И зачем она пошла сегодня к профессору? Какая неведомая сила потянула её туда? Если бы ушла к себе в общежитие, не было бы ни этих мучительных воспоминаний, ни слёз ночью, ни этой загадочной ночной встречи. А теперь что?.. Опять из ран начнёт сочиться кровь. Кому нужны эти муки? Почему Гульшагида не осталась сейчас с ним, на лестнице? Ведь это возможно было. Нет, отрезанный ломоть не приклеишь. Мансур для её сердца отрезанный ломоть. Но почему же тогда так больно ноет сердце?
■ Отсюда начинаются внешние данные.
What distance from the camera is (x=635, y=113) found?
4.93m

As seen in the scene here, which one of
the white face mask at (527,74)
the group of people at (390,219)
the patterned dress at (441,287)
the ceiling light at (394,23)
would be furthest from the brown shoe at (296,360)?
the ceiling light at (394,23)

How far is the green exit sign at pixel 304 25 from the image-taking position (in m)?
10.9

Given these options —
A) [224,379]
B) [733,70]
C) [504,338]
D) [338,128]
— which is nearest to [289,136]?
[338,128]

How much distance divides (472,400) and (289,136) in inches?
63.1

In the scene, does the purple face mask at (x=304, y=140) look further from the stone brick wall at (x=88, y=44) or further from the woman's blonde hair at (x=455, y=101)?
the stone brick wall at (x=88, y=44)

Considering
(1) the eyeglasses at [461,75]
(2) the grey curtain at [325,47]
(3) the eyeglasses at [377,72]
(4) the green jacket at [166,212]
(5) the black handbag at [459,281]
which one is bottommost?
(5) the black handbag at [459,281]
Почему ей так хочется плакать?..
Профессор сидит, свесив голову на грудь. О чём он думает? Может, и у него мысли мечутся от больницы к тёмной лестнице?
Вдруг профессор встрепенулся, посмотрел на часы.
– Очень медленно едем, Кузьмич!
– Да ведь дорога какая, Абузар Гиреевич! Можно загубить машину.
– О человеке надо думать, Кузьмич!
Шофёр хотел сказать, что и в машине люди, но удержался. Он хорошо знал характер старого профессора.
– У кого ухудшилось состояние? – спросила Гульшагида.
– У Исмагила.
Гульшагида знала, что Исмагил уже не жилец на этом свете, что медицина ничем не в силах помочь ему. Можно было только временно заглушать нестерпимые боли. Это сумеет сделать каждый врач, каждая сестра. А профессор, невзирая на непогоду и неурочное время, всё же едет к Исмагилу. На что он надеется?
Вдруг машина остановилась. При свете фар показалась больничная ограда. Когда они вышли из машины, Гульшагида взяла профессора под руку.
В парадном она сама раздела Абузара Гиреевича. Санитарка подала им халаты, и профессор, даже не застегнувшись, торопливо стал подниматься по лестнице. В тихом и тускло освёщенном коридоре их встретили Магира-ханум и дежурный врач. Уже по их виду было ясно, что ничего утешительного нет.
– Умер… – тихо сказала Магира-ханум.
Исмагил был накрыт белой простынёй. Профессор приподнял край материи. Лицо умершего было спокойным и торжественным. Казалось, он в первый раз после долгих лет страданий сладко уснул.
Гульшагида лучше, чем другие, понимала состояние профессора. Если бы не задержала на две-три минуты неожиданная встреча на лестнице и если бы дорога не была такой скверной, они ещё успели бы. Ведь опоздали всего на десять-пятнадцать минут. Но и небольшое опоздание врача бывает роковым для больного.